Эдакой городской пещеры, куда юный Амстердам убегает от преследователей, в нашем распоряжении не было, мы воспользовались обычным подвалом, растянувшимся под старым домом на добрую сотню метров – или ярдов, тут уж кому что больше нравится, – предварительно расчистив его от скопившегося за десятилетия хлама. Тут, кстати, помогли выделенные О’Брайеном люди, благодаря которым многие процессы происходили на порядок быстрее. Например, они заодно помогали управляться с массивными декорациями, а некоторые из них и вовсе снялись в массовке.
Наконец последняя сцена на площади с фразой Оливье: «Священник Валлон принял доблестную смерть. Но с его „мёртвыми кроликами” покончено. Они вне закона! Отныне я запрещаю даже упоминать о них».
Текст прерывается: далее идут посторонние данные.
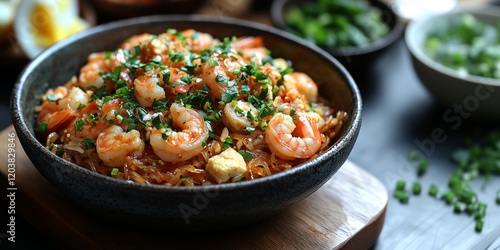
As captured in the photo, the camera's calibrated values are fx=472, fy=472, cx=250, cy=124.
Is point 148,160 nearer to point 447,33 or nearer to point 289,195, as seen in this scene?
point 289,195

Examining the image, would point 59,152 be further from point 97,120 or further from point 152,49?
point 152,49

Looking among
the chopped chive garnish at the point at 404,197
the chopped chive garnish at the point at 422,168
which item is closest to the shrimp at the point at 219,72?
the chopped chive garnish at the point at 404,197

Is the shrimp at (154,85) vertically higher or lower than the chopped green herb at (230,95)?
higher

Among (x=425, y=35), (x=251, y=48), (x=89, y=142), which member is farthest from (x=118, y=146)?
(x=425, y=35)

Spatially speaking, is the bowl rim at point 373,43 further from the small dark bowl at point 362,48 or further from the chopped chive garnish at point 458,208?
the chopped chive garnish at point 458,208

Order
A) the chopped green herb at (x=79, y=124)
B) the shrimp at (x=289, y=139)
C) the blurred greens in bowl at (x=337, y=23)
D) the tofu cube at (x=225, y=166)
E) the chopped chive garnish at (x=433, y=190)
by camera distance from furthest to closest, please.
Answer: the blurred greens in bowl at (x=337, y=23) → the chopped chive garnish at (x=433, y=190) → the chopped green herb at (x=79, y=124) → the shrimp at (x=289, y=139) → the tofu cube at (x=225, y=166)

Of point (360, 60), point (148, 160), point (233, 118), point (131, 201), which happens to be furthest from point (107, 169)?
point (360, 60)
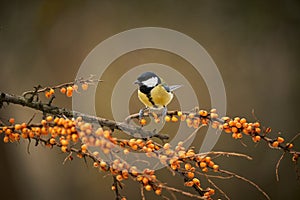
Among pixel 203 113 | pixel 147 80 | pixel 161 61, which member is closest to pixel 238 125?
pixel 203 113

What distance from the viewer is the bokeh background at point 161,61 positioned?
4.61 feet

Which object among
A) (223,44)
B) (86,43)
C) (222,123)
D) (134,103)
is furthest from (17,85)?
(222,123)

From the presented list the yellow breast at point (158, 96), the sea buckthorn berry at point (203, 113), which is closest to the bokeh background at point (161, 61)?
the yellow breast at point (158, 96)

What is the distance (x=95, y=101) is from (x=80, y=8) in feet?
1.17

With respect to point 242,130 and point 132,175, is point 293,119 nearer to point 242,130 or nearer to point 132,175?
point 242,130

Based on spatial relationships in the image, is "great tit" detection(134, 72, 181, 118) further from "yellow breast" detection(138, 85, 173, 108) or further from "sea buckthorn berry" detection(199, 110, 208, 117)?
"sea buckthorn berry" detection(199, 110, 208, 117)

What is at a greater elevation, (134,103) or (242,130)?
(134,103)

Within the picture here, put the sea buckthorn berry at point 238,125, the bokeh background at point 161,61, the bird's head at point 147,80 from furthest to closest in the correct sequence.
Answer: the bokeh background at point 161,61, the bird's head at point 147,80, the sea buckthorn berry at point 238,125

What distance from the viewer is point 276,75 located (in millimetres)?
1414

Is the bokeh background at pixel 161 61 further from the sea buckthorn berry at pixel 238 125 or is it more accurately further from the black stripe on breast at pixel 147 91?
the sea buckthorn berry at pixel 238 125

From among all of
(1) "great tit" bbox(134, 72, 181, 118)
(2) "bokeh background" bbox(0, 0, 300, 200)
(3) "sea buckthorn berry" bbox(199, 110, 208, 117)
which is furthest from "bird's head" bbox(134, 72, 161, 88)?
(2) "bokeh background" bbox(0, 0, 300, 200)

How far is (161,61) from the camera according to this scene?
1.41 metres

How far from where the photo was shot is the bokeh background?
140 cm

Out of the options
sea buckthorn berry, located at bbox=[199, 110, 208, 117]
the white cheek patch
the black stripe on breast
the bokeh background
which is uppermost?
the bokeh background
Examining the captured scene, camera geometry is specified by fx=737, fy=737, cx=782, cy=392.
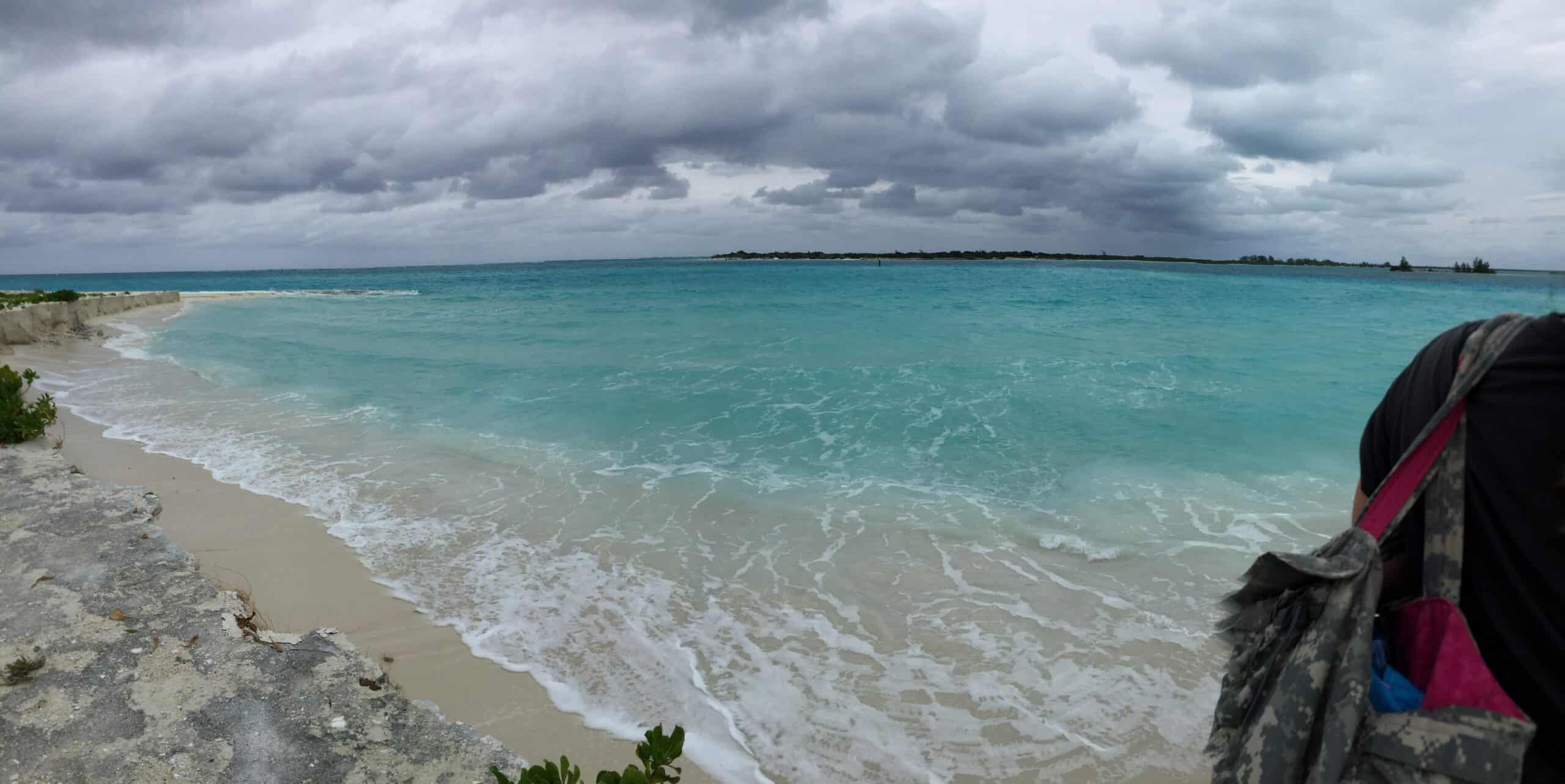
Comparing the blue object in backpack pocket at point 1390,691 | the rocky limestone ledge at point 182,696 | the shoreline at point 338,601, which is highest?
the blue object in backpack pocket at point 1390,691

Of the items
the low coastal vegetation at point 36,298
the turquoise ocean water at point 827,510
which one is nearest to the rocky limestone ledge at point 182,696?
the turquoise ocean water at point 827,510

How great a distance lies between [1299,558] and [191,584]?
600cm

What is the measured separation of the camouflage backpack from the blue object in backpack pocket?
2 cm

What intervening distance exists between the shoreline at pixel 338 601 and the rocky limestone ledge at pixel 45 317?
14.8 metres

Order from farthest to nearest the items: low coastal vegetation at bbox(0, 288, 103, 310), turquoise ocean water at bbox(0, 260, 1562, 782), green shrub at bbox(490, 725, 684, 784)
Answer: low coastal vegetation at bbox(0, 288, 103, 310)
turquoise ocean water at bbox(0, 260, 1562, 782)
green shrub at bbox(490, 725, 684, 784)

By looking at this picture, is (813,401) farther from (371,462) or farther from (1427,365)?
(1427,365)

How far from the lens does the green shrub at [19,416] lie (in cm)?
822

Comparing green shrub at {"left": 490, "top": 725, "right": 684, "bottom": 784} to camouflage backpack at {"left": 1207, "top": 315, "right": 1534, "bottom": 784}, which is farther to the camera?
green shrub at {"left": 490, "top": 725, "right": 684, "bottom": 784}

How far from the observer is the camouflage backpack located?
Answer: 54.1 inches

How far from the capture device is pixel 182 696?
3604 millimetres

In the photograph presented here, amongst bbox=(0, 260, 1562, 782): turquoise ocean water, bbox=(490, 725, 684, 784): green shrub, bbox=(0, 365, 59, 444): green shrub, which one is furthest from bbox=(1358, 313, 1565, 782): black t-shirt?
bbox=(0, 365, 59, 444): green shrub

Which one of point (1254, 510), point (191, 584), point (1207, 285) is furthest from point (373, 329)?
point (1207, 285)

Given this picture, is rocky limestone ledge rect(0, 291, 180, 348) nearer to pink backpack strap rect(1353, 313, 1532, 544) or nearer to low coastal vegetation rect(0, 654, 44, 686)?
low coastal vegetation rect(0, 654, 44, 686)

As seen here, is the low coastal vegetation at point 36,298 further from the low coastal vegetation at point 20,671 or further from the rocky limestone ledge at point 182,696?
the low coastal vegetation at point 20,671
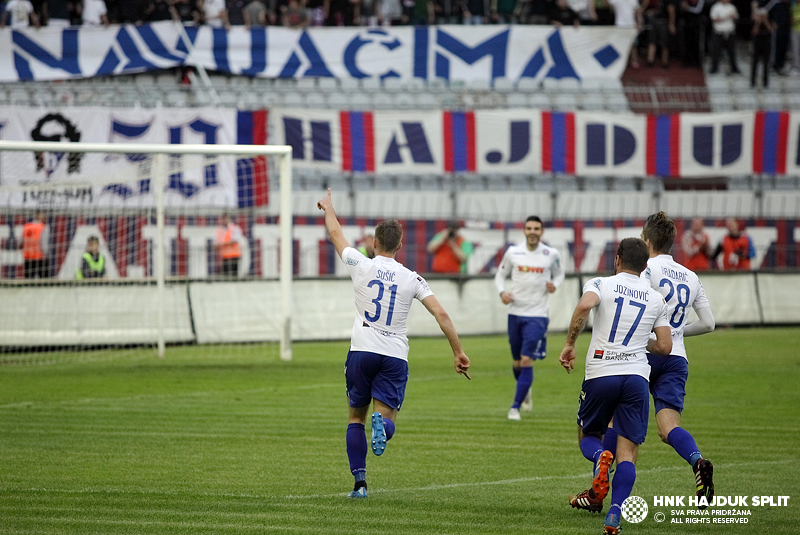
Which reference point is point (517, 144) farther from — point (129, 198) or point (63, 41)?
point (63, 41)

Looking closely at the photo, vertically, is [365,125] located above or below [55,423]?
above

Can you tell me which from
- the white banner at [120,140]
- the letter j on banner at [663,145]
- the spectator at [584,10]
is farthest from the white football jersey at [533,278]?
the spectator at [584,10]

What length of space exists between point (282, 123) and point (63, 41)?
663cm

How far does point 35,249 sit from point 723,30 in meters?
20.3

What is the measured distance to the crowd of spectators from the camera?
26281mm

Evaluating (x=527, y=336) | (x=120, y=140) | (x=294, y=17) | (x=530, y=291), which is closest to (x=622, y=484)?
(x=527, y=336)

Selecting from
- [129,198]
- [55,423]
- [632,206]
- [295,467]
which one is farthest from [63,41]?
[295,467]

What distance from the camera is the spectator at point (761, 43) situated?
91.5 feet

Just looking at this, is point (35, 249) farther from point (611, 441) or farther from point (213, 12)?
point (611, 441)

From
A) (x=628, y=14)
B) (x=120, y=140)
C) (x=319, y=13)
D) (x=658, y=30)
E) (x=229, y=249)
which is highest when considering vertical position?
(x=319, y=13)

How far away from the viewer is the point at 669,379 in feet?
23.2

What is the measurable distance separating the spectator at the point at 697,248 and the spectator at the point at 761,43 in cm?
725

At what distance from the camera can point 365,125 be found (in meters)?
24.3

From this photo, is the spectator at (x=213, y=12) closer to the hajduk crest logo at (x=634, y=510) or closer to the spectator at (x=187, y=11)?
the spectator at (x=187, y=11)
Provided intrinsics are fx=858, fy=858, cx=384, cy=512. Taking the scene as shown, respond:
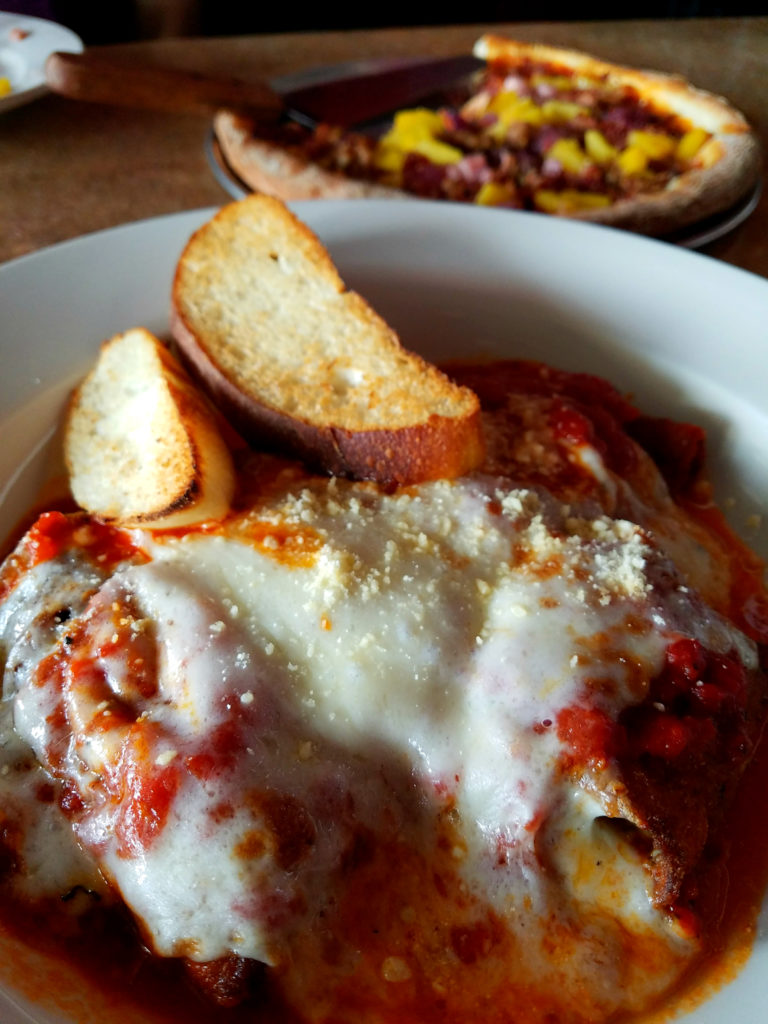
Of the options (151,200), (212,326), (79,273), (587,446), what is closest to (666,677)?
(587,446)

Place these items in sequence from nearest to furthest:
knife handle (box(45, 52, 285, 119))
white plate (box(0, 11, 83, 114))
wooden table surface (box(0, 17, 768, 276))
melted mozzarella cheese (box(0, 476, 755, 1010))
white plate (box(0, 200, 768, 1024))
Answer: melted mozzarella cheese (box(0, 476, 755, 1010))
white plate (box(0, 200, 768, 1024))
knife handle (box(45, 52, 285, 119))
wooden table surface (box(0, 17, 768, 276))
white plate (box(0, 11, 83, 114))

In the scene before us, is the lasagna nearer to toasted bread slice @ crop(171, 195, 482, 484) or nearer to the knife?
toasted bread slice @ crop(171, 195, 482, 484)

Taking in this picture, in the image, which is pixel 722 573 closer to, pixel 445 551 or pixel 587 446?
pixel 587 446

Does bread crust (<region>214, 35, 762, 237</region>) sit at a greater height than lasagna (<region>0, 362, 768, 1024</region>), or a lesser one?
greater

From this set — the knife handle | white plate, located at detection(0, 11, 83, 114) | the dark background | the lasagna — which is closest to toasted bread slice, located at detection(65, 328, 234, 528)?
the lasagna

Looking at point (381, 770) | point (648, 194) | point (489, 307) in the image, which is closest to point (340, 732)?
point (381, 770)

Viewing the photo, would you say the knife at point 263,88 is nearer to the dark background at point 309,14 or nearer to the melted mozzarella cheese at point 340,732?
the melted mozzarella cheese at point 340,732

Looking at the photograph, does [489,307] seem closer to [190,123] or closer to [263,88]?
[263,88]
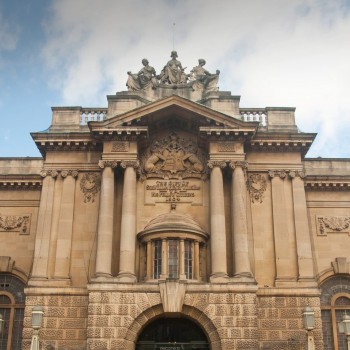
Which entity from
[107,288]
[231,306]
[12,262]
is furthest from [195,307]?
[12,262]

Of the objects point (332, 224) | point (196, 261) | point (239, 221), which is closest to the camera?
point (196, 261)

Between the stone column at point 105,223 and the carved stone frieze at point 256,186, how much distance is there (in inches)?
283

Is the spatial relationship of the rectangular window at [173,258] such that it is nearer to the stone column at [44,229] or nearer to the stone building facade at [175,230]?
the stone building facade at [175,230]

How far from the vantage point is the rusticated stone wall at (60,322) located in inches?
1021

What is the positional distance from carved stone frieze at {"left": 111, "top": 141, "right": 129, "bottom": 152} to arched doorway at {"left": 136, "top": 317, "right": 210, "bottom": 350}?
8735mm

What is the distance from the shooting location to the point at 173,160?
29.7m

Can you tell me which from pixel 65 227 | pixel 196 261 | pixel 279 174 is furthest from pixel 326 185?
pixel 65 227

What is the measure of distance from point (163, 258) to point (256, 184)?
6511 millimetres

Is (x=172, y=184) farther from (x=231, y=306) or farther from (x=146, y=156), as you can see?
(x=231, y=306)

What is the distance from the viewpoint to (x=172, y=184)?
29219 mm

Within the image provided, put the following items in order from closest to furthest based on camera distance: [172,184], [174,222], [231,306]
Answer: [231,306]
[174,222]
[172,184]

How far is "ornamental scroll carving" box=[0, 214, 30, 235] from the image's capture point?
31.3m

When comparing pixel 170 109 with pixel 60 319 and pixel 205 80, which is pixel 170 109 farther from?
pixel 60 319

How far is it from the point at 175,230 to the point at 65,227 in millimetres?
5695
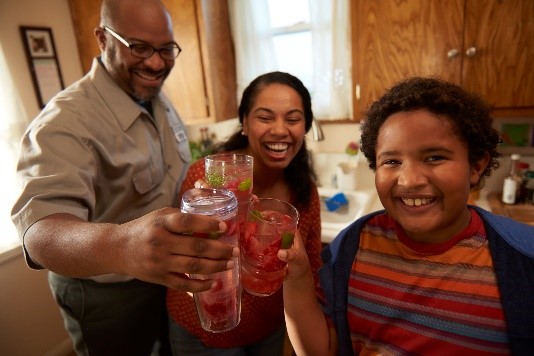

Хотя нет, не последняя. В оригинальной версии камера как бы улетает вверх, а фигурки бродящих по заснеженной площади участников побоища становятся всё меньше и меньше. И я, помня об этом, заранее договорился с председателем местного общества любителей воздухоплавания, который за сотню баксов в час выделил в аренду монгольфьер с лучшим пилотом. Если же решим, что нужен план города с большей высоты – тут уже на помощь придёт мультипликация.
Воздушный шар был оборудован довольно внушительной газовой горелкой. Аэронавт с сомнением смотрел на то, как в корзину затаскивают ещё и тяжеленную камеру.
– Чёрт его знает, как он будет снимать, ваш оператор, – почесал он затылок под котелком. – Как бы не вывалился за борт вместе с камерой.
И впрямь, корзина в воздухе опасно накренилась, хорошо ещё, мы догадались и камеру, и Тони привязать ко дну этой самой корзины верёвками. Пришлось делать несколько дублей, благо мои люди числом в полтора десятка могли травить канат, то отпуская воздушный шар на высоту, то притягивая его снова к земле. За это время снег окончательно растаял, и пришлось высыпать на брусчатку остатки соляного запаса.
Мы справились за два дня! Ещё сутки я торчал в мон-тажке над душой у Зинаиды, просматривая плёнки и насквозь провоняв табачищем. Неплохо, неплохо… И съёмка с воздушного шара отлично получилась! Пусть до виденного мной в будущем фильма мы в чём-то недотягиваем, но для современного кинематографа это точно прорыв. Только бы какая-нибудь комиссия не поставила вето на моём детище.